QuaLLM: An LLM-based Framework to Extract Quantitative Insights from Online Forums
Varun Nagaraj Rao, Eesha Agarwal, Samantha Dalal, Dan Calacci, Andrés Monroy-Hernández
TL;DR
QuaLLM presents an LLM-based framework to translate large-scale online forum text into structured, survey-like quantitative insights. By combining generation, classification, aggregation, and prevalence prompts with a hybrid human-computational evaluation strategy, it scales thematic analysis to over one million Reddit comments from rideshare worker communities. The case study demonstrates four core concern themes and provides empirical metrics on factuality, completeness, and topic-representation, highlighting both promise and limitations of AI-assisted quantitative analysis.

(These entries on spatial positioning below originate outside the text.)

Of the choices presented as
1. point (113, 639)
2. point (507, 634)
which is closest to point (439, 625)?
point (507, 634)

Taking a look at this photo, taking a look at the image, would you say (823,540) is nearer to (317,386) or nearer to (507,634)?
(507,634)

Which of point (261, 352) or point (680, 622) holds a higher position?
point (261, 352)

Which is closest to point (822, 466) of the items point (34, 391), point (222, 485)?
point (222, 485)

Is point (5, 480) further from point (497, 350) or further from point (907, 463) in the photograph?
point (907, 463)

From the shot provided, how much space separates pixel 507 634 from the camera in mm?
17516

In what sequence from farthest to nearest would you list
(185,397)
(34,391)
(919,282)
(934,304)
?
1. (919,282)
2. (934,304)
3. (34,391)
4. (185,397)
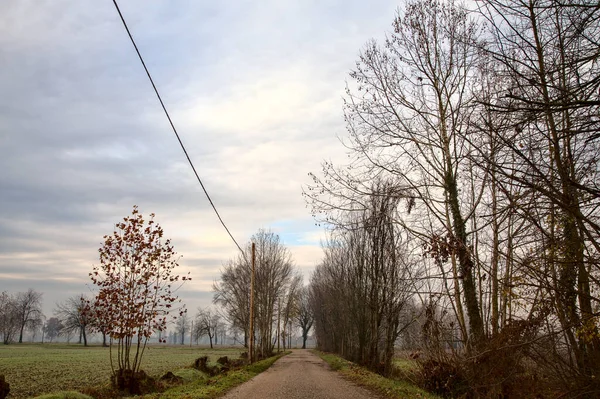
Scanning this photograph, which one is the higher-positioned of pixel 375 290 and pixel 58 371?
pixel 375 290

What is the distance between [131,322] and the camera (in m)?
13.4

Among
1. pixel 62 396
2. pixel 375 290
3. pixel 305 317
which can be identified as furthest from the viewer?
pixel 305 317

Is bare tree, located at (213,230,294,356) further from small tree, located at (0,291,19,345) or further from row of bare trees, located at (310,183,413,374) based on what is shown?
small tree, located at (0,291,19,345)

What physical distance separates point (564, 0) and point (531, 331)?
18.3 ft

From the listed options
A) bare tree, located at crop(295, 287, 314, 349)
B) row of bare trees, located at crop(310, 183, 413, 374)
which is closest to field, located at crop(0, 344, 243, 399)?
row of bare trees, located at crop(310, 183, 413, 374)

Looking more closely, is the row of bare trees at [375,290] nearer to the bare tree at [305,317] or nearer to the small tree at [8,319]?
the bare tree at [305,317]

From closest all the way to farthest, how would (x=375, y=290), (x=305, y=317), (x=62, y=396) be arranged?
(x=62, y=396) → (x=375, y=290) → (x=305, y=317)

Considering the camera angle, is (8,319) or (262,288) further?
(8,319)

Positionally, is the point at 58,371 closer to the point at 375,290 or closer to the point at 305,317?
the point at 375,290

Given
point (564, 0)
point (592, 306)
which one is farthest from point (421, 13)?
point (592, 306)

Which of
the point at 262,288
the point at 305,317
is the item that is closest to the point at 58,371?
the point at 262,288

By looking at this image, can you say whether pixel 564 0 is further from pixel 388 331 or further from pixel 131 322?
pixel 388 331

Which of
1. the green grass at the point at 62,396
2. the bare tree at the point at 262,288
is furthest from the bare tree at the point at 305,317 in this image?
the green grass at the point at 62,396

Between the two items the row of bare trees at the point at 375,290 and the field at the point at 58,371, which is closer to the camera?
the field at the point at 58,371
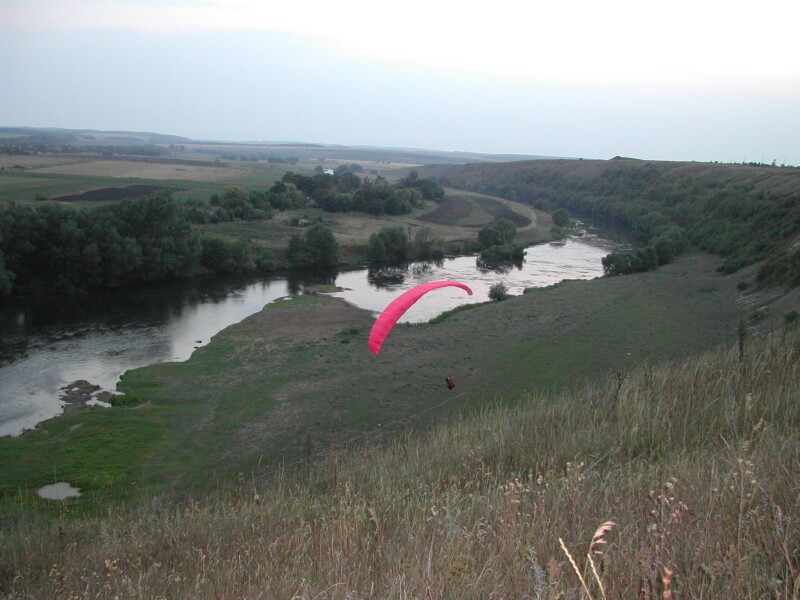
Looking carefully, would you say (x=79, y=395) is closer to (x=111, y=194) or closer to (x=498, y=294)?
(x=498, y=294)

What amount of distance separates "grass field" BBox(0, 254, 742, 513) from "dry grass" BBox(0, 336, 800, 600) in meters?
4.26

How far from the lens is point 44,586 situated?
15.6ft

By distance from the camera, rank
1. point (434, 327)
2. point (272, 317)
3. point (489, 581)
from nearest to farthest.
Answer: point (489, 581), point (434, 327), point (272, 317)

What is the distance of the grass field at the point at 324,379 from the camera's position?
16.0 meters

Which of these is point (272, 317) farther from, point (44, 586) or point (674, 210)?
point (674, 210)

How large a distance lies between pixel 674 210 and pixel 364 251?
3338 centimetres

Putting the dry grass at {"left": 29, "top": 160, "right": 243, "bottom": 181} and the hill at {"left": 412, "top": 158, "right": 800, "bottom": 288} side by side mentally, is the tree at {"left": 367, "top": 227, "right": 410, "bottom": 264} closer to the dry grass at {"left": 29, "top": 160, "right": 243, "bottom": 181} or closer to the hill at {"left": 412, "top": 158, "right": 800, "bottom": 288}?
the hill at {"left": 412, "top": 158, "right": 800, "bottom": 288}

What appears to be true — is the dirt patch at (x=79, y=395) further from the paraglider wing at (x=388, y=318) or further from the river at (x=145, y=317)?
the paraglider wing at (x=388, y=318)

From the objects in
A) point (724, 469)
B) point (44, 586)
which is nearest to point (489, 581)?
point (724, 469)

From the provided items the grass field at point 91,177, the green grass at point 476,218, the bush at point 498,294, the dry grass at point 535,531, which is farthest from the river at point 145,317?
the grass field at point 91,177

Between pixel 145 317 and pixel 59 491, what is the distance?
60.4 feet

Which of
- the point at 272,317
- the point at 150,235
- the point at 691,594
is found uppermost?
the point at 691,594

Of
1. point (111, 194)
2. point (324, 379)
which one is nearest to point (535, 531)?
point (324, 379)

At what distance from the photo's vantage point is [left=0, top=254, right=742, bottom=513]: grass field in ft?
52.5
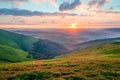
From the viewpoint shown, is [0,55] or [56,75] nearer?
[56,75]

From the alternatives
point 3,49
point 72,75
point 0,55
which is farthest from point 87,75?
point 3,49

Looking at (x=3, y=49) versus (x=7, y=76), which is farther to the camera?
(x=3, y=49)

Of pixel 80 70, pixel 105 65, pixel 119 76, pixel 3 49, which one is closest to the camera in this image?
pixel 119 76

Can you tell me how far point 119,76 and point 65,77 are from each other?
866cm

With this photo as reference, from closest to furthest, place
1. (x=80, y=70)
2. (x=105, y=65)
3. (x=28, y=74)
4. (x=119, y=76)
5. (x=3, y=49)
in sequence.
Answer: (x=119, y=76) < (x=28, y=74) < (x=80, y=70) < (x=105, y=65) < (x=3, y=49)

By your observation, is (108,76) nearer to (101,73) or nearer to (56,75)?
(101,73)

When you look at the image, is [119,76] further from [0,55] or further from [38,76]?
[0,55]

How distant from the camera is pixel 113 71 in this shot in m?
44.5

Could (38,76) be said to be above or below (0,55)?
below

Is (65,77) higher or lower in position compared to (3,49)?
lower

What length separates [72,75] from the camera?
139ft

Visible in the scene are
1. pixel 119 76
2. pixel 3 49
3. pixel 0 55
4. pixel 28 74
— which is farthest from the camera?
pixel 3 49

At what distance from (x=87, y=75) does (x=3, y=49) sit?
161 m

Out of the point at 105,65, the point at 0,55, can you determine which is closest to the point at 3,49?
the point at 0,55
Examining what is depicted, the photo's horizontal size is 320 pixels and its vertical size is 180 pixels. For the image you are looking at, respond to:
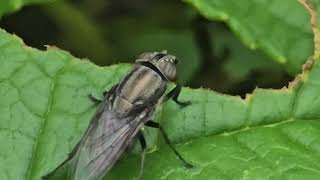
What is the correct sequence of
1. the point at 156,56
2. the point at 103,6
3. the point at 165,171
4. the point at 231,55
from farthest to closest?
the point at 103,6 < the point at 231,55 < the point at 156,56 < the point at 165,171

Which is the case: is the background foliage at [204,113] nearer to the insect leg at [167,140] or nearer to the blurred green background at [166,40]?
the insect leg at [167,140]

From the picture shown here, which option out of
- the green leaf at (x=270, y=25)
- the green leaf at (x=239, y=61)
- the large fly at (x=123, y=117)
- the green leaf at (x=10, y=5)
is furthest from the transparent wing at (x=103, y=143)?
the green leaf at (x=239, y=61)

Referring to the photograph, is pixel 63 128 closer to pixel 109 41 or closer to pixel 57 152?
pixel 57 152

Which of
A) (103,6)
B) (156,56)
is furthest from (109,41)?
(156,56)

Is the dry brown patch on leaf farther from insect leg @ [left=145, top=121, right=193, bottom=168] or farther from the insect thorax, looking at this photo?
insect leg @ [left=145, top=121, right=193, bottom=168]

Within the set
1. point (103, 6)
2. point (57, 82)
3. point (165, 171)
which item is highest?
point (103, 6)

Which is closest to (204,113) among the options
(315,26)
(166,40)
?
(315,26)

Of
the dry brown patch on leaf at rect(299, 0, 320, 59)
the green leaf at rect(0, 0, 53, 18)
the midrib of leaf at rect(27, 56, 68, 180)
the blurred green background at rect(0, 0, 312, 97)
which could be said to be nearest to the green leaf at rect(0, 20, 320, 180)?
the midrib of leaf at rect(27, 56, 68, 180)
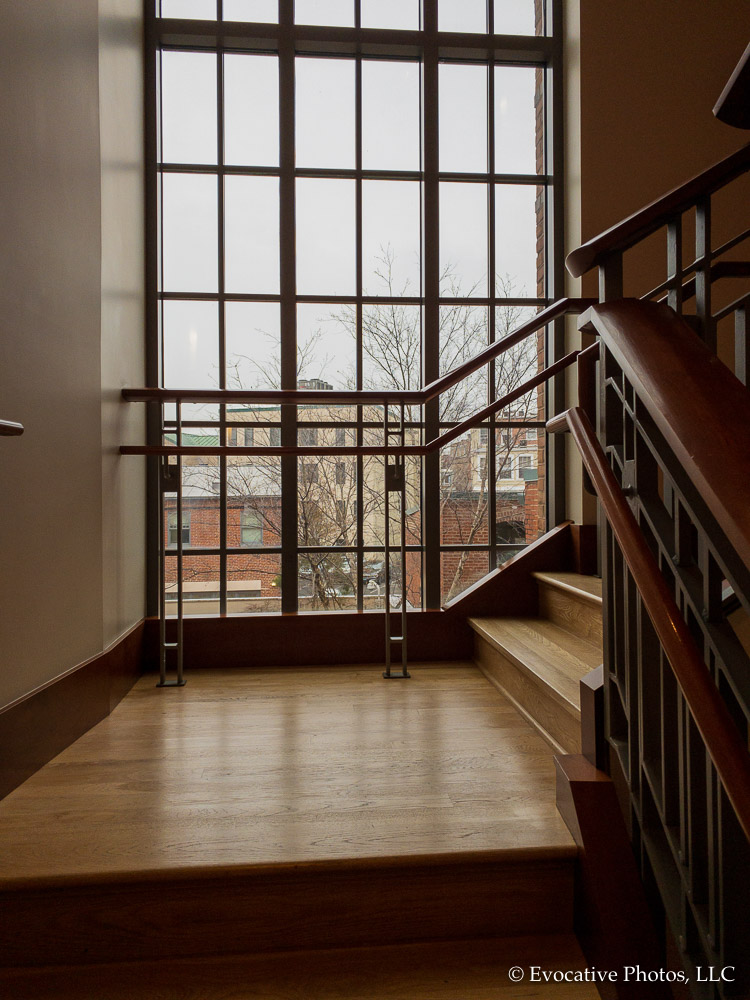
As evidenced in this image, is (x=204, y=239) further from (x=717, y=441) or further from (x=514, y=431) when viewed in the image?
(x=717, y=441)

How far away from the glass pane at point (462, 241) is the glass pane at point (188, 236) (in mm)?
1135

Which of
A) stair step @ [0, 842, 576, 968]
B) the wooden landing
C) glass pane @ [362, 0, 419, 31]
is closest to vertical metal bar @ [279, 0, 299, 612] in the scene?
glass pane @ [362, 0, 419, 31]

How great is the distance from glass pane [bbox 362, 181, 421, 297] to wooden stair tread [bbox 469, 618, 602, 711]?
5.56ft

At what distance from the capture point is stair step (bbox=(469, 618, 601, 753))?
1714 millimetres

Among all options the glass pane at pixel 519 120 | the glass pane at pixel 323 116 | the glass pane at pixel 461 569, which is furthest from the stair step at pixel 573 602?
the glass pane at pixel 323 116

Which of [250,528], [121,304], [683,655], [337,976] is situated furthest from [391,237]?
[337,976]

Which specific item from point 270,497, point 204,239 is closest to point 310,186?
point 204,239

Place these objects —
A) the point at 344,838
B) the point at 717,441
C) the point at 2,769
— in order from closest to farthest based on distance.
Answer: the point at 717,441
the point at 344,838
the point at 2,769

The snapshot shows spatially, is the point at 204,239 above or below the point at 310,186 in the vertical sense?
below

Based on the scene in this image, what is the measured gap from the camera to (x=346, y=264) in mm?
3078

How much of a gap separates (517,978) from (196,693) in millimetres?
1539

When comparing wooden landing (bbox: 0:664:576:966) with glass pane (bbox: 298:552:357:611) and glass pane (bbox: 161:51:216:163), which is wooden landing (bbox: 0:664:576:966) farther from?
glass pane (bbox: 161:51:216:163)

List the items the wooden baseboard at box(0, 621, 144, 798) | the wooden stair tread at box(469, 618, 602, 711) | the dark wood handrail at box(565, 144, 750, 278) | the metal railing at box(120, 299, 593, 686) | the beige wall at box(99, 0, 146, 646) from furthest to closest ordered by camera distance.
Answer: the metal railing at box(120, 299, 593, 686)
the beige wall at box(99, 0, 146, 646)
the wooden stair tread at box(469, 618, 602, 711)
the wooden baseboard at box(0, 621, 144, 798)
the dark wood handrail at box(565, 144, 750, 278)

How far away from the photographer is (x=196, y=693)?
7.80ft
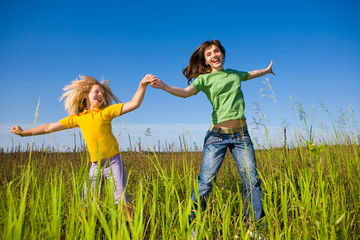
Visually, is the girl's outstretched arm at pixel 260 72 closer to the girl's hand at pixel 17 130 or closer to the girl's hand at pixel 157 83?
the girl's hand at pixel 157 83

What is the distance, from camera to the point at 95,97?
3.25 meters

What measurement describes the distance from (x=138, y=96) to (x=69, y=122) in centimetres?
112

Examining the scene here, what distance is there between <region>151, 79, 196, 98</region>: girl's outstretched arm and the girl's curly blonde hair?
1071mm

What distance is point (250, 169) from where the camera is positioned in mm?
2611

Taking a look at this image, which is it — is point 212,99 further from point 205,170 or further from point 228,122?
point 205,170

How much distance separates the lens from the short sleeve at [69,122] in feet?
10.7

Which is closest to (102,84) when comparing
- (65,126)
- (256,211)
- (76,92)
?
(76,92)

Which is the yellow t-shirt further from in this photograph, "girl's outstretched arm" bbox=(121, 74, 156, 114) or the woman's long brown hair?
the woman's long brown hair

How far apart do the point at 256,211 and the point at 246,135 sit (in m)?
0.77

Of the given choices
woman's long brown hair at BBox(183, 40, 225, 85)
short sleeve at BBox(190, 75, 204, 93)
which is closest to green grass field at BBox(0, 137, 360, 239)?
short sleeve at BBox(190, 75, 204, 93)

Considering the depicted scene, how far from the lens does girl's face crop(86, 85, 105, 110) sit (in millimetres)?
3240

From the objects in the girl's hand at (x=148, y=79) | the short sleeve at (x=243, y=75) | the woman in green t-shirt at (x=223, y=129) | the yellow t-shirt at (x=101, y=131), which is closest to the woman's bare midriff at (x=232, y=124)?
the woman in green t-shirt at (x=223, y=129)

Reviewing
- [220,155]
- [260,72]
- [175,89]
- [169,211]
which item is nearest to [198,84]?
[175,89]

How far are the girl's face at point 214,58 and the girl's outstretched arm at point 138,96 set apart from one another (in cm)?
105
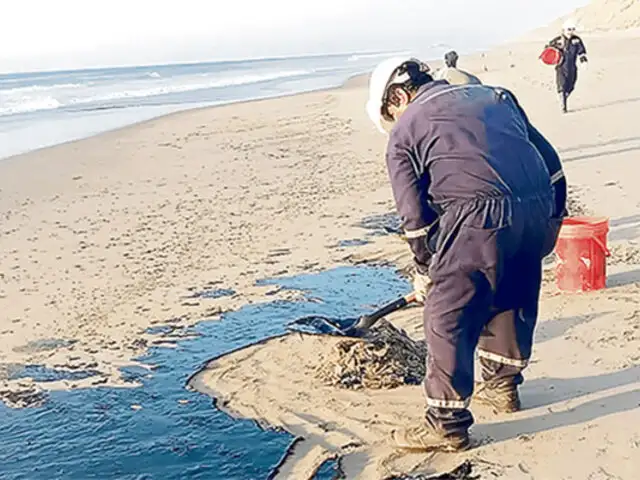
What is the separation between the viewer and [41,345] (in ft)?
19.5

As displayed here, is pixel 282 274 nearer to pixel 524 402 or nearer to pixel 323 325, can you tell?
pixel 323 325

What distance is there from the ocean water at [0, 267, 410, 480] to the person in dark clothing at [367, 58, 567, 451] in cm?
79

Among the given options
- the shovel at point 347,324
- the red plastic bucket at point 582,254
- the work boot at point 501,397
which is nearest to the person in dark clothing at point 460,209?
the work boot at point 501,397

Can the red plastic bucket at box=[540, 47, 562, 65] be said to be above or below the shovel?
above

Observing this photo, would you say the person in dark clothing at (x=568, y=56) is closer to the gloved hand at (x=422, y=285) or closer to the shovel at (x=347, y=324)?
the shovel at (x=347, y=324)

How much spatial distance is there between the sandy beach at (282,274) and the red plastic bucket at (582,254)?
0.38ft

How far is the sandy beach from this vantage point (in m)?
4.21

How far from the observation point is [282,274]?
7.36 meters

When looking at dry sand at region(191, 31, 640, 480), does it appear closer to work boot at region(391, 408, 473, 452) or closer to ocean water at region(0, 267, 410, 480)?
work boot at region(391, 408, 473, 452)

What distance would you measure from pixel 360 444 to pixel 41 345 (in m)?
2.83

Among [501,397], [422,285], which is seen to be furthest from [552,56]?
[422,285]

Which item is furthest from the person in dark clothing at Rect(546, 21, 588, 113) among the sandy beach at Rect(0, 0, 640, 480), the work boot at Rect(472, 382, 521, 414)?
the work boot at Rect(472, 382, 521, 414)

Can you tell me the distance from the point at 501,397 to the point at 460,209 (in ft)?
3.89

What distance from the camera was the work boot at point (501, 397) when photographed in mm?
4355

The approach offers a scalable pathway for surfacing policy-relevant worker concerns from online forums, with broader applicability across domains while underscoring the need for thoughtful human evaluation and safeguards.
Abstract
Online discussion forums provide crucial data to understand the concerns of a wide range of real-world communities. However, the typical qualitative and quantitative methodologies used to analyze those data, such as thematic analysis and topic modeling, are infeasible to scale or require significant human effort to translate outputs to human readable forms. This study introduces QuaLLM, a novel LLM-based framework to analyze and extract quantitative insights from text data on online forums. The framework consists of a novel prompting and human evaluation methodology. We applied this framework to analyze over one million comments from two of Reddit's rideshare worker communities, marking the largest study of its type. We uncover significant worker concerns regarding AI and algorithmic platform decisions, responding to regulatory calls about worker insights. In short, our work sets a new precedent for AI-assisted quantitative data analysis to surface concerns from online forums.